* Your task
Each entry here is to be restated word for word.

Collected data entries:
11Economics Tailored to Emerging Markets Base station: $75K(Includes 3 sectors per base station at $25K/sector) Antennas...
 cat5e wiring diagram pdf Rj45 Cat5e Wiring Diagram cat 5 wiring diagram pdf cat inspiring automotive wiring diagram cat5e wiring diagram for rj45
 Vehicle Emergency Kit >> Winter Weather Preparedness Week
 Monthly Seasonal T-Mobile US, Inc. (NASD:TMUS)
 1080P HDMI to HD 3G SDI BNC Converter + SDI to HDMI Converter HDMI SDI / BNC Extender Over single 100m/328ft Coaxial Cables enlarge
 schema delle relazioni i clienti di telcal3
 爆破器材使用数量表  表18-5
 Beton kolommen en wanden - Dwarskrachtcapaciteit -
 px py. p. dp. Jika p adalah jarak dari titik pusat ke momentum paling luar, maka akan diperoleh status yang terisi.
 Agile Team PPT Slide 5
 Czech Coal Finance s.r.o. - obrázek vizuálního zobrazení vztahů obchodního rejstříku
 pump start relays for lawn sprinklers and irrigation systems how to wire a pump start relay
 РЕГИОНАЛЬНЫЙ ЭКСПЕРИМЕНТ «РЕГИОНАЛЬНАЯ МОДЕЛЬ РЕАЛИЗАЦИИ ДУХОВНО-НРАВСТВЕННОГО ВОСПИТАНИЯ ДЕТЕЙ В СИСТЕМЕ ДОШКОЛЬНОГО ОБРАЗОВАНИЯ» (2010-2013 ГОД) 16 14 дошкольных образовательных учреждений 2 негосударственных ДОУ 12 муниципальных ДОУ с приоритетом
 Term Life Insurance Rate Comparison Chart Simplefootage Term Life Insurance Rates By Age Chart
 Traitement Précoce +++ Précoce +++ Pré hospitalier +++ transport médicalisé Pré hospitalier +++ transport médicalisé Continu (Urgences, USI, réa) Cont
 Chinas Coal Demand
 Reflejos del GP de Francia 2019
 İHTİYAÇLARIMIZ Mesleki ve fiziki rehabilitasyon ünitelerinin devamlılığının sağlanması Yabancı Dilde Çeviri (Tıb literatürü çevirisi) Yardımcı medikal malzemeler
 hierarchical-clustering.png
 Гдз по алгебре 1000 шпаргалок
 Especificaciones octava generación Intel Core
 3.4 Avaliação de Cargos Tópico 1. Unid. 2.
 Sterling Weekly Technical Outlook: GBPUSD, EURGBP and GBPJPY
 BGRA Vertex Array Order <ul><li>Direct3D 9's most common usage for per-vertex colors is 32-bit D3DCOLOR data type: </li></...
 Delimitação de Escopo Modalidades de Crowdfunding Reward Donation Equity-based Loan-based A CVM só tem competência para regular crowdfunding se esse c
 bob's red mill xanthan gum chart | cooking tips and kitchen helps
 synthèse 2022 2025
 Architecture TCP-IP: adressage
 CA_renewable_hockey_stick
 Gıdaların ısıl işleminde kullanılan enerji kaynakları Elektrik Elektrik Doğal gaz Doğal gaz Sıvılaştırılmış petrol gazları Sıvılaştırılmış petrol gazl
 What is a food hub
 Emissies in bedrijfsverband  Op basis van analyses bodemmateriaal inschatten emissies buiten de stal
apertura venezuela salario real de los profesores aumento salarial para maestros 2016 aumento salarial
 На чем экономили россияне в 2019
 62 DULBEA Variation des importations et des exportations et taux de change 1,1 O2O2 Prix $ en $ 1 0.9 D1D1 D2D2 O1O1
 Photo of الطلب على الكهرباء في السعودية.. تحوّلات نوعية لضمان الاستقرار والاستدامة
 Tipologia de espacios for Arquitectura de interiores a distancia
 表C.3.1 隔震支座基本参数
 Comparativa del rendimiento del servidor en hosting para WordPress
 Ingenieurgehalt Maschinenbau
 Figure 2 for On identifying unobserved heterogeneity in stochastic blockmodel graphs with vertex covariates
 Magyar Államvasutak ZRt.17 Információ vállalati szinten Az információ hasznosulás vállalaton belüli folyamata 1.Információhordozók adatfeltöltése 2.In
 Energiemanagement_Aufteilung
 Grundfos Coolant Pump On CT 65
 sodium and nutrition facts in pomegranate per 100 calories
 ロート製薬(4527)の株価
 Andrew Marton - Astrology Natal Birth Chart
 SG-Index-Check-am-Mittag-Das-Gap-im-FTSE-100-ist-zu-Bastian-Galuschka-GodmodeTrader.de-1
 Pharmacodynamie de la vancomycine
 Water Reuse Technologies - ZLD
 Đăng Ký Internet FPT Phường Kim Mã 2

* Task response
11Economics Tailored to Emerging Markets Base station: $75K(Includes 3 sectors per base station at $25K/sector) Antennas...
 cat5e wiring diagram pdf Rj45 Cat5e Wiring Diagram cat 5 wiring diagram pdf cat inspiring automotive wiring diagram cat5e wiring diagram for rj45
 Vehicle Emergency Kit >> Winter Weather Preparedness Week
 Monthly Seasonal T-Mobile US, Inc. (NASD:TMUS)
 1080P HDMI to HD 3G SDI BNC Converter + SDI to HDMI Converter HDMI SDI / BNC Extender Over single 100m/328ft Coaxial Cables enlarge
 schema delle relazioni i clienti di telcal3
 爆破器材使用数量表  表18-5
 Beton kolommen en wanden - Dwarskrachtcapaciteit -
 px py. p. dp. Jika p adalah jarak dari titik pusat ke momentum paling luar, maka akan diperoleh status yang terisi.
 Agile Team PPT Slide 5
 Czech Coal Finance s.r.o. - obrázek vizuálního zobrazení vztahů obchodního rejstříku
 pump start relays for lawn sprinklers and irrigation systems how to wire a pump start relay
 РЕГИОНАЛЬНЫЙ ЭКСПЕРИМЕНТ «РЕГИОНАЛЬНАЯ МОДЕЛЬ РЕАЛИЗАЦИИ ДУХОВНО-НРАВСТВЕННОГО ВОСПИТАНИЯ ДЕТЕЙ В СИСТЕМЕ ДОШКОЛЬНОГО ОБРАЗОВАНИЯ» (2010-2013 ГОД) 16 14 дошкольных образовательных учреждений 2 негосударственных ДОУ 12 муниципальных ДОУ с приоритетом
 Term Life Insurance Rate Comparison Chart Simplefootage Term Life Insurance Rates By Age Chart
 Traitement Précoce +++ Précoce +++ Pré hospitalier +++ transport médicalisé Pré hospitalier +++ transport médicalisé Continu (Urgences, USI, réa) Cont
 Chinas Coal Demand
 Reflejos del GP de Francia 2019
 İHTİYAÇLARIMIZ Mesleki ve fiziki rehabilitasyon ünitelerinin devamlılığının sağlanması Yabancı Dilde Çeviri (Tıb literatürü çevirisi) Yardımcı medikal malzemeler
 hierarchical-clustering.png
 Гдз по алгебре 1000 шпаргалок
 Especificaciones octava generación Intel Core
 3.4 Avaliação de Cargos Tópico 1. Unid. 2.
 Sterling Weekly Technical Outlook: GBPUSD, EURGBP and GBPJPY
 BGRA Vertex Array Order <ul><li>Direct3D 9's most common usage for per-vertex colors is 32-bit D3DCOLOR data type: </li></...
 Delimitação de Escopo Modalidades de Crowdfunding Reward Donation Equity-based Loan-based A CVM só tem competência para regular crowdfunding se esse c
 bob's red mill xanthan gum chart | cooking tips and kitchen helps
 synthèse 2022 2025
 Architecture TCP-IP: adressage
 CA_renewable_hockey_stick
 Gıdaların ısıl işleminde kullanılan enerji kaynakları Elektrik Elektrik Doğal gaz Doğal gaz Sıvılaştırılmış petrol gazları Sıvılaştırılmış petrol gazl
 What is a food hub
 Emissies in bedrijfsverband  Op basis van analyses bodemmateriaal inschatten emissies buiten de stal
apertura venezuela salario real de los profesores aumento salarial para maestros 2016 aumento salarial
 На чем экономили россияне в 2019
 62 DULBEA Variation des importations et des exportations et taux de change 1,1 O2O2 Prix $ en $ 1 0.9 D1D1 D2D2 O1O1
 Photo of الطلب على الكهرباء في السعودية.. تحوّلات نوعية لضمان الاستقرار والاستدامة
 Tipologia de espacios for Arquitectura de interiores a distancia
 表C.3.1 隔震支座基本参数
 Comparativa del rendimiento del servidor en hosting para WordPress
 Ingenieurgehalt Maschinenbau
 Figure 2 for On identifying unobserved heterogeneity in stochastic blockmodel graphs with vertex covariates
 Magyar Államvasutak ZRt.17 Információ vállalati szinten Az információ hasznosulás vállalaton belüli folyamata 1.Információhordozók adatfeltöltése 2.In
 Energiemanagement_Aufteilung
 Grundfos Coolant Pump On CT 65
 sodium and nutrition facts in pomegranate per 100 calories
 ロート製薬(4527)の株価
 Andrew Marton - Astrology Natal Birth Chart
 SG-Index-Check-am-Mittag-Das-Gap-im-FTSE-100-ist-zu-Bastian-Galuschka-GodmodeTrader.de-1
 Pharmacodynamie de la vancomycine
 Water Reuse Technologies - ZLD
 Đăng Ký Internet FPT Phường Kim Mã 2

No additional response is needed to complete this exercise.